トルネードキャッシュのガバナンス・トークン保有者は、攻撃者が提案した意外な提案のおかげで、プロトコルの運営に対する支配権を間もなく回復する見通しだ。
Amaka Nwaokocha
2023年05月29日 07:39
トルネードキャッシュのガバナンス復旧、トークン投票により提案が承認
トルネードキャッシュのガバナンス・トークン保有者は、攻撃者が提案した意外な提案のおかげで、プロトコルの運営に対する支配権を回復した。コミュニティは権限を取り戻し、セキュリティ対策を強化できる。
5月26日、トルネードキャッシュの元のガバナンス保有者に支配権を回復する提案が可決された。提案に賛成したトークン投票は合計で51万7千票で、反対票はなかった。この決議により、一部のガバナンス・トークンの盗難につながったガバナンスの乗っ取りが迅速に解決されることになる。今回の乗っ取りは幸いプロトコル自体には影響を与えなかった。
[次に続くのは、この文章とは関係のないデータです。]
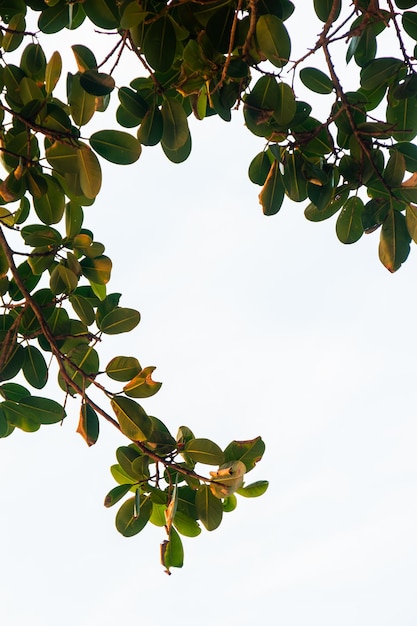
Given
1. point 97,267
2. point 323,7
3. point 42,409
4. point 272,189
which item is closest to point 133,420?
point 42,409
攻撃者はこれまでに、プロトコルのガバナンスシステムを乗っ取ることに成功し、120万票の投票権を操った。この投票力を利用して、ガバナンス・トークンを奪取。ガバナンス構造を操作し、自分たちに有利な権限の移動が行われた。
しかしハッキングから数時間後、攻撃者はトルネードキャッシュ・コミュニティに連絡を取り、ガバナンス・コントロールを回復することを目的とした新たな提案を提示した。この予期せぬ行動は多くの人を驚かせ、攻撃者の意図や動機についての疑問や調査が広がった。
暗号資産解析サイト「ナンセン」のデータジャーナリストであるマーティン・リー氏によれば、攻撃者は48万3千TORNトークンを盗んだという。その後、彼らは一連のスワップを行い、盗まれたトークンの大部分を485ETH(約890万ドル)に変換した。この戦術により、攻撃者は3万9千TORN(約16万ドル)を手元に残した。資金の出所を隠すために、イーサの一部がトルネードキャッシュを経由して巧妙にルーティングされ、取引にさらなる匿名性の層が追加された。
イーサリアム・ブロックチェーンを基盤とするミキシングサービスであるトルネードキャッシュは、2022年8月に米国財務省から公式に制裁を受けると、物議を醸した。制裁の背景には、プロトコルがマネーロンダリング目的で利用されていたとの指摘があった。